Reproduced Studies

Using SleePyPhases to reproduce published sleep ML results

SleePyPhases was validated by reproducing five published sleep analysis studies. Each reproduction demonstrates a different aspect of the framework — multi-dataset training, different model architectures, ECG-based staging, and more.

All reproduction projects live in reproduce/ and follow the same project.yaml + Python package structure as the tutorial.


spp-example — SimpleCNN on SleepEDF

A minimal reference implementation designed for learning and extension.

  • Dataset: SleepEDF (PhysioNet)
  • Model: SimpleCNN — 1D CNN with adaptive average pooling
  • Channels: Single EEG channel (Fpz-Cz)
  • Key techniques: Record-wise batching, fixed-size padding, 5-fold CV
  • Location: reproduce/spp-example/

Notable patterns: - Minimal SignalPreprocessing override (only resample) - fixedSize manipulation to handle variable-length recordings - addBatchDimension + toTensor pipeline - Good starting point for custom CNN experiments


SPP-DRCNN — Dilated Residual CNN

Reproduces a convolutional architecture that uses dilated convolutions for long-range temporal context.

  • Model: DRCNN (Dilated Residual CNN)
  • Channels: Multiple EEG + EOG channels
  • Key techniques: Multi-channel input, residual connections, dilated convolutions
  • Location: reproduce/SPP-DRCNN/

Notable patterns: - Multi-channel useSourceChannels configuration - Custom DataManipulation for multi-channel normalization - Demonstrates SleePyPhases.DataManipulation.znorm


SPP-SleepTransformer — Transformer-based Staging

Reproduces SleepTransformer, a self-attention model for sleep staging.

  • Model: SleepTransformer (encoder-only Transformer)
  • Channels: EEG + EOG
  • Key techniques: Epoch-level attention, sequence-to-sequence staging
  • Location: reproduce/SPP-SleepTransformer/

Notable patterns: - segmentLength and windowed batching (not record-wise) - prepareTargets manipulation for sequence output alignment - Shows how to configure Transformer positional encoding via model.* config


SPP-NeuroNet — Multi-modal Staging

  • Model: NeuroNet
  • Channels: EEG, EOG, EMG
  • Key techniques: Multi-modal input fusion, cross-modal attention
  • Location: reproduce/SPP-NeuroNet/

Notable patterns: - Multiple entries in useSourceChannels across modalities - stepsPerType with separate chains for EEG, EOG, EMG - Custom SignalPreprocessing with per-modality filtering


spp-ppgnet — PPG-based Staging

Reproduces a study using photoplethysmography (wrist-worn sensor) instead of EEG.

__Task inputs__:

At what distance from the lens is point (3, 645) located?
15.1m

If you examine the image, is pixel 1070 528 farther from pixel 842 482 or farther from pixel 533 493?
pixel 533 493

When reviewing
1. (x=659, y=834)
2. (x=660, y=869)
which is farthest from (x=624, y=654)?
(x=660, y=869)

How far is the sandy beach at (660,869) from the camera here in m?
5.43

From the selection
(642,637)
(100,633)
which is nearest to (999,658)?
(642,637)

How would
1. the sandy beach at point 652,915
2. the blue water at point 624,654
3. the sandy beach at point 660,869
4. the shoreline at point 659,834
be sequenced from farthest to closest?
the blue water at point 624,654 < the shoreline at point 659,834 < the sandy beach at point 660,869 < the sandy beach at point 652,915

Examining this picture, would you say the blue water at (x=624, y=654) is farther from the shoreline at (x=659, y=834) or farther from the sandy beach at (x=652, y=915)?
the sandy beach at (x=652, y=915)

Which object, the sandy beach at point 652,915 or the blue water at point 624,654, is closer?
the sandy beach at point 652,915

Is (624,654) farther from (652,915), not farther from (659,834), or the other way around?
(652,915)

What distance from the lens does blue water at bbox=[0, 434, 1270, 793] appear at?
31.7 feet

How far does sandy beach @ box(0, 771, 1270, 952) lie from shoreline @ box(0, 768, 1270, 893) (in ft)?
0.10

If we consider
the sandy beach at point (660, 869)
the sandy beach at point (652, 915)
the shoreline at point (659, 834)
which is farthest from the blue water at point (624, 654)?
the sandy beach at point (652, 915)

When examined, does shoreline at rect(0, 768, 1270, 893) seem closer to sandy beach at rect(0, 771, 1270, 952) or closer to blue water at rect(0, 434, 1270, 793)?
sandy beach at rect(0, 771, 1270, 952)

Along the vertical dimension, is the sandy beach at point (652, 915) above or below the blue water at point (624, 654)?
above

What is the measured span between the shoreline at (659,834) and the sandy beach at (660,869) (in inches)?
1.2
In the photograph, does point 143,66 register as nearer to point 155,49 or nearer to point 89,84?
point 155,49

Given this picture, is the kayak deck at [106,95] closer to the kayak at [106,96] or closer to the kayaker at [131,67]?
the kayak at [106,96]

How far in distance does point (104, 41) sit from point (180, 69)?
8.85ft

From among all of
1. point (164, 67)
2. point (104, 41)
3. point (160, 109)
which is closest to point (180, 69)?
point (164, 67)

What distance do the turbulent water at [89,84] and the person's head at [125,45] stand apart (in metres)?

__Written problem A__:
Translate this sentence from the Reproduced Studies page into Spanish: "All reproduction projects live in reproduce/ and follow the same project.yaml + Python package structure as the tutorial."
__Written problem B__:
Pull from the listing everything from the line containing "Given this picture, is" down to the end of the listing, keeping each line unchanged.

__Written response A__:
Todos los proyectos de reproducción se encuentran en reproduce/ y siguen la misma estructura de project.yaml + paquete de Python que el tutorial.

__Written response B__:
Given this picture, is the kayak deck at [106,95] closer to the kayak at [106,96] or closer to the kayaker at [131,67]?
the kayak at [106,96]

How far in distance does point (104, 41) sit from point (180, 69)?
8.85ft

From among all of
1. point (164, 67)
2. point (104, 41)
3. point (160, 109)
which is closest to point (180, 69)?
point (164, 67)

What distance do the turbulent water at [89,84] and the person's head at [125,45] stand apart (in metres)?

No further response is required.